Feature Extraction – In feature extraction accuracy, validity and failure is quite relevant. In other words, feature extraction can be termed as pattern recognition.
In Google search, when a user enters a term, it comes up with results. Now, an important question to be asked is how did it know, which page is relevant and non-relevant to the term? This can be answered with feature extraction and pattern recognition, where it adds prominent features. Let us say a photo is given, certain cameras detect faces, highlight face to give beautiful images, which also uses feature recognition.

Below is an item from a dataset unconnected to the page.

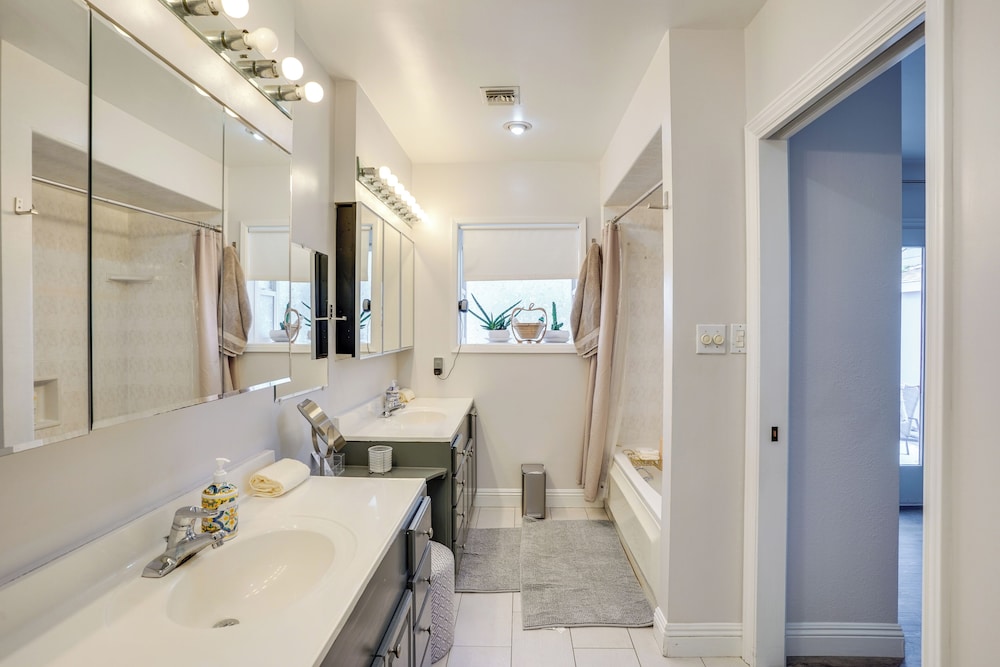 2 Mi to Cal State Long Beach: Bungalow w/ Hot Tub!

Supervised Learning vs Unsupervised Learning
a) Prediction Category – The techniques include regression, logistic, neural networks and decision trees. Some examples include fraud detection (where a computer learns and predicts the next fraud from previous history of fraud). In unsupervised learning, one cannot predict with examples as there is no historical data.
b) Classification Category – Taking an example, whether the transaction is fraudulent or not, it enters the classification category. Here, we take historical data and classify it with decision trees or in case we don’t take any historical data at all, then we directly start on data and try to exploit features on our own. For example, if we need to know the employees, who are likely to leave the organization or likely to stay. In case, it is a new organization, where we can’t use historical data, we can always use clustering for data extraction.
c) Exploration Category – This is a straight forward method, coming up with, what big data means. In unsupervised learning, it is called principle components and clustering.
d) Affinity Category – here multiple elements are involved such as cross-sell/up sell, market basket analysis. In the basket analysis, there is no supervised learning as there is no historical data. So we take data directly and find associations, sequencing and factor analysis.